• **GIVEN INSTRUCTION A**
Please rewrite the entries, everything from the start of the entries down to the line containing "left=177, top=137, right=226, bottom=345", with "on a new line" replaced by "on a separate line" and all else unchanged.

※

SIUs were introduced after the passing of Bill C-83 in June 2019. The bill was the government’s response to two lawsuits. The British Columbia Civil Liberties Association and the John Howard Society of Canada sued the federal government over the use of solitary confinement, arguing it was unconstitutional, increased inmates’ suffering, and discriminated against offenders who are Indigenous or have mental-health issues.
The primary legislative intent was to abolish solitary confinement as defined by the United Nations Mandela Rules (confining inmates for twenty-two hours or more a day without “meaningful human contact”). The new system was to impose an initial limit of no more than fifteen days of confinement and introduce judicial oversight or independent adjudication for any length of stay in segregation beyond that time.
But an independent report and investigation released a year later in October 2020 indicated that very little has changed with respect to the number of hours and days prisoners spend in solitary confinement in Canada’s sixteen federal prisons, and in fact Corrections Canada was unable to supply the correct data to a panel of academic experts reviewing the implementation of the new structured intervention units. It appears that SIUs are just a fancy new title for a barbaric practice that has been going on behind closed prison doors in Canada for a very long time.

※

• **GIVEN INSTRUCTION B**
Summarize the text on Canada's structured intervention units in two sentences.

Dataset extracts with box labels:

※

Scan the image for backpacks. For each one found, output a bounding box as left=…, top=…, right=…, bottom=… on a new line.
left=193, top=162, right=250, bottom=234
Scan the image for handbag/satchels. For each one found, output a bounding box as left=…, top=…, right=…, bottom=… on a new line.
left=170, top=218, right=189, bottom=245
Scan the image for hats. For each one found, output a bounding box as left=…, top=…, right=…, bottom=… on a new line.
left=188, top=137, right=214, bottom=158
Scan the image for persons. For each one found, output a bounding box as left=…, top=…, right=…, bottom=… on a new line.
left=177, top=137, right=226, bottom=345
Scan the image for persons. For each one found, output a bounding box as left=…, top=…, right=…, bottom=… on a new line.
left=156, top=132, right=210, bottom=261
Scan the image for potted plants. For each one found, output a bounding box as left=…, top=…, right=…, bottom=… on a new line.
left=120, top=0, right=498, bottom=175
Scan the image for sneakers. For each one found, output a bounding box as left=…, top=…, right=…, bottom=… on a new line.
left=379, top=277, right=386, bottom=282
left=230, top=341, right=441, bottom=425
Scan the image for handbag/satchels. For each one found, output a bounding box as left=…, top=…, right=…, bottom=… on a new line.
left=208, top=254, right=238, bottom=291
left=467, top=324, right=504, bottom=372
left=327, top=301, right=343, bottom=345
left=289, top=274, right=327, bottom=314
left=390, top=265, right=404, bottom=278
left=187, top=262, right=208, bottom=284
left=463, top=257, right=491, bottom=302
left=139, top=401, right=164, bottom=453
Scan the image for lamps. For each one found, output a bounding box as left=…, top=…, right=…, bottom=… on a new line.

※

• **EXERCISE RESPONSE A**
Scan the image for backpacks. For each one found, output a bounding box as left=…, top=…, right=…, bottom=… on a separate line.
left=193, top=162, right=250, bottom=234
Scan the image for handbag/satchels. For each one found, output a bounding box as left=…, top=…, right=…, bottom=… on a separate line.
left=170, top=218, right=189, bottom=245
Scan the image for hats. For each one found, output a bounding box as left=…, top=…, right=…, bottom=… on a separate line.
left=188, top=137, right=214, bottom=158
Scan the image for persons. For each one found, output a bounding box as left=…, top=…, right=…, bottom=… on a separate line.
left=177, top=137, right=226, bottom=345

• **EXERCISE RESPONSE B**
Structured intervention units were introduced after Bill C-83 passed in June 2019, in response to two lawsuits challenging solitary confinement. The bill was meant to abolish solitary confinement as the Mandela Rules define it, but an independent report in October 2020 found very little change in the hours and days prisoners spend in solitary confinement in Canada's sixteen federal prisons.